La presidenta reelegida con los votos del PP y Vox casi no habló de la pandemia en los dos días del debate. Lo más relevante que dijo fue negar que se vayan a cerrar centros de Atención Primaria, donde ahora muchos madrileños deben esperar catorce días para pedir consulta. La nueva líder de la oposición, Mónica García, de Más Madrid, se lo reprochó destacando que ni siquiera mencionó una estadística positiva. El jueves fue el primer día en que sólo hubo un fallecido en la Comunidad de Madrid. «Su silencio sobre la pandemia ayer es una enmienda a la totalidad a su política», dijo.
García sí quería hablar de la pandemia y de las acusaciones de «superioridad moral» que a Ayuso le gusta usar contra la izquierda. «Usted abandonó a los ancianos en las residencias. No como en el resto de comunidades. Aquí se les prohibió ir a los hospitales y no se les medicalizó. No es superioridad moral. Es sencillamente moral».
Al igual que en la anterior legislatura, el discurso de García se refirió en múltiples ocasiones a cuestiones concretas. Le funcionó bien entonces, como se vio en la campaña y en el resultado en las urnas. Sin embargo, Ayuso se mueve en otras coordenadas. Sus adversarios son el mal absoluto y no hay límites retóricos que acepte para afirmarlo.
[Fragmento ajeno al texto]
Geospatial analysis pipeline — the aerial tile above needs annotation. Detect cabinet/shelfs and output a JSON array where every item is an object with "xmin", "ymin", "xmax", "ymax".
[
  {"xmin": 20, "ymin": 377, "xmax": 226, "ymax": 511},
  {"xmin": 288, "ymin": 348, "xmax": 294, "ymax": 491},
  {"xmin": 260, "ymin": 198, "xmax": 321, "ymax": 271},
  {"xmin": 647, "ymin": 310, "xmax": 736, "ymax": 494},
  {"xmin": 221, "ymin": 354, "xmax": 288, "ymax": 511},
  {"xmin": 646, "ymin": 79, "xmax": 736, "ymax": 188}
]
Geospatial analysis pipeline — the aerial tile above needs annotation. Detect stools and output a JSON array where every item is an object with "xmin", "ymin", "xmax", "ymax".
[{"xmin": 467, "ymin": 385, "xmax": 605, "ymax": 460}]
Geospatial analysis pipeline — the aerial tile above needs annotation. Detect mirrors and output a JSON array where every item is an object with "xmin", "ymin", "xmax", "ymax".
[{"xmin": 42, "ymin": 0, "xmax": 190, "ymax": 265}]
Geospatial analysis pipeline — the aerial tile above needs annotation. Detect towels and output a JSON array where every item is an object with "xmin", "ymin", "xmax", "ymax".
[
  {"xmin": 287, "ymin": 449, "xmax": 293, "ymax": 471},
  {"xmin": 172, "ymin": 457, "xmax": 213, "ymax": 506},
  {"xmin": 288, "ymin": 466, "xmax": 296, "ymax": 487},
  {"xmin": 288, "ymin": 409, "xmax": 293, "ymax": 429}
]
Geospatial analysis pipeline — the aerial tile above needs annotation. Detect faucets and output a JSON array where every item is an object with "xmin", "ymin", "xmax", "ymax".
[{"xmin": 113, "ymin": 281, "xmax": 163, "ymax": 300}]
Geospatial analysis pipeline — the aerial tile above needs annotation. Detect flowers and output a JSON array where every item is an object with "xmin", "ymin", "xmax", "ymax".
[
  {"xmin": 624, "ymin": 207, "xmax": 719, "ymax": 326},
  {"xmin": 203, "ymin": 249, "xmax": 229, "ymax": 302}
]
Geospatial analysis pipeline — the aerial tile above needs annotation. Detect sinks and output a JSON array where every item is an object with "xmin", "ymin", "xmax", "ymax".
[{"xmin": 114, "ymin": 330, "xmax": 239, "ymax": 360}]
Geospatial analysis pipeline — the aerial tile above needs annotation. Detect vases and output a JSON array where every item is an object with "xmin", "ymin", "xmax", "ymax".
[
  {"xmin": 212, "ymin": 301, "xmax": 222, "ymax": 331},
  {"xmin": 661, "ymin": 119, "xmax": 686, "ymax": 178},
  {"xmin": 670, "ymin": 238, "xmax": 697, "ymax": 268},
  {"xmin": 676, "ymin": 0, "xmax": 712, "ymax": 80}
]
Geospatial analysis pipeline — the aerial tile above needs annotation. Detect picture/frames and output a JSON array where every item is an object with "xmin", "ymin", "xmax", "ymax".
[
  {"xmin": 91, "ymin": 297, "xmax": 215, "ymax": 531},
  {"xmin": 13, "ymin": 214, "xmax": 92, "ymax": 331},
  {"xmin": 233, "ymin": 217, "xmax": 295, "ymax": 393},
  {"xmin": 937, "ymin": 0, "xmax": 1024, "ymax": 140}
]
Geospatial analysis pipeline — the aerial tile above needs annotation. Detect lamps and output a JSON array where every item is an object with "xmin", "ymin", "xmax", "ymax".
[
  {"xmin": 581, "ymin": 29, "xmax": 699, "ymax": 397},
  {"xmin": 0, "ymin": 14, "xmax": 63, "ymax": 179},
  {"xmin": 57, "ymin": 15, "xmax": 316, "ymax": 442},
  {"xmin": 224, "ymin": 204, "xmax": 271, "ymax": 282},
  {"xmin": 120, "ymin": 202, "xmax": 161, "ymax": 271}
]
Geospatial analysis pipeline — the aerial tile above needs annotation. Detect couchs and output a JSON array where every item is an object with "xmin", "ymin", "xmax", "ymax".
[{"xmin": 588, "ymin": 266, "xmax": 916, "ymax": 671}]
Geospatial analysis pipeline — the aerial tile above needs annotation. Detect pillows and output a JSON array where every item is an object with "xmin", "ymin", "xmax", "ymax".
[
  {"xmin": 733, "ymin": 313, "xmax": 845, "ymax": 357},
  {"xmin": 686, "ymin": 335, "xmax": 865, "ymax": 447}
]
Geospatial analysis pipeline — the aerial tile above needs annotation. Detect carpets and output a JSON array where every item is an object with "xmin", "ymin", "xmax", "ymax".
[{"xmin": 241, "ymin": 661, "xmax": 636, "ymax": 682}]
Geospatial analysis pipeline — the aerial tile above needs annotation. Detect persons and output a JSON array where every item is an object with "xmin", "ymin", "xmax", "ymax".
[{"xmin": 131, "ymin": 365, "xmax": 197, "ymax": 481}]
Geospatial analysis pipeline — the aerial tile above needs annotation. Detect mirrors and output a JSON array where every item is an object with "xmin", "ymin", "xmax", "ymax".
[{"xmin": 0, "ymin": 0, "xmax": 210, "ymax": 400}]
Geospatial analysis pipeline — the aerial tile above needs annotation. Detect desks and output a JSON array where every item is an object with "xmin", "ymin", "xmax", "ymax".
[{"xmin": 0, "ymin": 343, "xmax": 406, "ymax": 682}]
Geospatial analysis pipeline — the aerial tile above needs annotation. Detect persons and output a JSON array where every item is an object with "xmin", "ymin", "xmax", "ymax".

Definió el aborto como «el recurso fácil que pone la izquierda cuando algo les sobra». Ahí salió la auténtica Ayuso adjudicando a sus rivales políticos el nivel de maldad que los textos religiosos reservan para el demonio: «¿Que molesta? Eutanasia. ¿Que me molesta el bebé? Aborto».
La izquierda, matando ancianos y fetos como en una película gore. Con razón Monasterio está enamorada de la presidenta madrileña. Tienen dos años para regularizar su relación y que pase a ser algo más serio.